# Bagging and random forests

In [1]:
import numpy as np
from scipy.stats import binom
from sklearn.tree import DecisionTreeRegressor
from sklearn.ensemble import BaggingRegressor
import matplotlib.pyplot as plt
import seaborn as sns
sns.set()

## Model aggregation

### Question 1

Having $L$ classifiers with a probability of correct prediction $p$ is equivalent to repeating independantly $L$ times a prediction with a probability of success $p$, hence the binomial law.

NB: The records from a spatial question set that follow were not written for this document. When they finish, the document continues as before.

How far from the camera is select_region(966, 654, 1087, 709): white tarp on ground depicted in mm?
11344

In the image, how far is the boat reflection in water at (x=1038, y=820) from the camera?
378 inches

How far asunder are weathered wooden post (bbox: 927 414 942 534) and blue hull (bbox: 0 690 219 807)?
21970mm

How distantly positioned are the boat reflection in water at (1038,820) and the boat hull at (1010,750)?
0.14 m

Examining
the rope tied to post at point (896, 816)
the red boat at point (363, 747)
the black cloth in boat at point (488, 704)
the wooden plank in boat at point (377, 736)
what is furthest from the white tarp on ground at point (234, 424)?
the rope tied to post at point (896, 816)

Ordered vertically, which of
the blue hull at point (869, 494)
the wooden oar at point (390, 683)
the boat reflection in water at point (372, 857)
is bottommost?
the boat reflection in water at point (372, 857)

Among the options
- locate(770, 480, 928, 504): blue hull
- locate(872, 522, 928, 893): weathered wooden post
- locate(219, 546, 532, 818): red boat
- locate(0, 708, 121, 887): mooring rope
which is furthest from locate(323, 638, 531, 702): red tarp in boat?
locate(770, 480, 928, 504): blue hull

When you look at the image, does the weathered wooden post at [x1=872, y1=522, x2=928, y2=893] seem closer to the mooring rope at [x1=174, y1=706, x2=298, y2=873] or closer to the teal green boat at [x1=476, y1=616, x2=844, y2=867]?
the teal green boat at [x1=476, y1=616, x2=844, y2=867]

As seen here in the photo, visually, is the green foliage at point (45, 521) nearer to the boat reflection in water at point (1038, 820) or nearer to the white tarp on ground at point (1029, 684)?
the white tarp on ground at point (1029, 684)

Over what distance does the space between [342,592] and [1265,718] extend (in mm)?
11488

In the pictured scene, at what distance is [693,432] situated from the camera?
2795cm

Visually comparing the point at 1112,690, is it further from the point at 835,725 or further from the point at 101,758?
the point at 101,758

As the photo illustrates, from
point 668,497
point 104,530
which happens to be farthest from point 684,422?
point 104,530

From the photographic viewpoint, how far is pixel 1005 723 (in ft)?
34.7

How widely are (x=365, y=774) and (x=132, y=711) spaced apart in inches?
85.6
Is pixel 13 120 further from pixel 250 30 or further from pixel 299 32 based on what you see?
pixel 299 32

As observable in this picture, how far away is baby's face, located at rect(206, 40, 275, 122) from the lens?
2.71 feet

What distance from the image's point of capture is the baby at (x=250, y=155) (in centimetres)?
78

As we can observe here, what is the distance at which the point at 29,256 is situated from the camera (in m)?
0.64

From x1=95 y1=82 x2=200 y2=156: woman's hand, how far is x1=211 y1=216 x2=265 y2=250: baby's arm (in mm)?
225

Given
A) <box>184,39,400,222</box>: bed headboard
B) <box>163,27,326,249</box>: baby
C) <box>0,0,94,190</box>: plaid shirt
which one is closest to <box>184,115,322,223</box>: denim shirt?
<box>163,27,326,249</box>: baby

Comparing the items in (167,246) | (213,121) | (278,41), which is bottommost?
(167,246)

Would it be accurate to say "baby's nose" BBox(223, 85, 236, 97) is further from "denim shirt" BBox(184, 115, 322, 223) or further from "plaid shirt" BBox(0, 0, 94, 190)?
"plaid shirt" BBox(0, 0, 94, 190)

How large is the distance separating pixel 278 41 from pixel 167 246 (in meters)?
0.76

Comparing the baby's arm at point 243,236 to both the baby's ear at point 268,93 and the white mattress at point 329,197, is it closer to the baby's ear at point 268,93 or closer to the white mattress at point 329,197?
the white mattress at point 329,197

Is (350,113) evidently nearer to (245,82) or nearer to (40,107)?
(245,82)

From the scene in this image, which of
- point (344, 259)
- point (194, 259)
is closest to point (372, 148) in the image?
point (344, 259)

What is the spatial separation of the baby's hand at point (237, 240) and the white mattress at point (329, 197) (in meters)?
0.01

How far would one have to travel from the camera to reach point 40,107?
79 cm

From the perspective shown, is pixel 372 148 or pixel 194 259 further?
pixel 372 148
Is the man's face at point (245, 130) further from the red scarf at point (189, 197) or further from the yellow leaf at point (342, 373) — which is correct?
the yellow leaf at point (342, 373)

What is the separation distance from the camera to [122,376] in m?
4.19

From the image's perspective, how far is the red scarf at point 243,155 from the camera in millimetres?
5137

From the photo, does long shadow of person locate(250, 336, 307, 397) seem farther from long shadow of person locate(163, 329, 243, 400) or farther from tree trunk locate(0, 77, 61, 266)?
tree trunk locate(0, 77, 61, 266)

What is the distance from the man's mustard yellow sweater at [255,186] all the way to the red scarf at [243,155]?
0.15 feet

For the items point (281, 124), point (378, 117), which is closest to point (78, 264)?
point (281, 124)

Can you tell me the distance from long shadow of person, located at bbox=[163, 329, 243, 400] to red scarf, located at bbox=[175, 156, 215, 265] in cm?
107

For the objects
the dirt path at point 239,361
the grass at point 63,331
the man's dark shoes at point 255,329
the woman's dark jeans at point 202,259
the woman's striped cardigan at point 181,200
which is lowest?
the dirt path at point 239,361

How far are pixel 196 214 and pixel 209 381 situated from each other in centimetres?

The probability of correct prediction is:
$\mathbb{P}(X > \frac{L}{2}) = \sum_{i=\frac{L}{2}+1}^{L}\binom{L}{i}p^i(1-p)^{L-i}$

In our case, that means:
$\mathbb{P}(X > 5) = \sum_{i=6}^{10}\binom{10}{i}0.7^i0.3^{10-i}$

In [2]:
print((1-binom.cdf(5, 10, 0.7))*100, "%")

84.97316674 %


Even with rather inefficient classifiers ($p=0.7$), making $L=10$ of them vote is enough to get a much better result.

## Bagging

### Question 1

Let's observe how the efficiency of bagging versus a single decision tree varies with depth.

In [3]:
# Create a random dataset
rng = np.random.RandomState(1)
X = np.sort(5 * rng.rand(80, 1), axis=0)
y = np.sin(X).ravel()
y[::5] += 1 * (0.5 - rng.rand(16))
n_estimators = 10 # L in the text
tree_max_depth = 10
bagging_max_depth = 10

for depth in range(tree_max_depth):
    tree = DecisionTreeRegressor(max_depth=depth)
    tree.fit(X, y)
    tr = DecisionTreeRegressor(max_depth=depth)
    bag = BaggingRegressor(tr, n_estimators, bagging_max_depth)
    bag.fit(X, y)

    # Predict
    X_test = np.arange(0.0, 5.0, 0.01)[:, np.newaxis]
    y_tree = tree.predict(X_test)
    y_bagging = bagging.predict(X_test)
    # Plot the results
    plt.figure(figsize=(12, 8))
    plt.plot(X, y, 'o', c="k", label="data")
    # TODO add plots for Bagging/Tree
    plt.title("Decision Tree Regression")
    plt.legend(loc=1, numpoints=1)
    plt.show()

NameError: name 'bagging' is not defined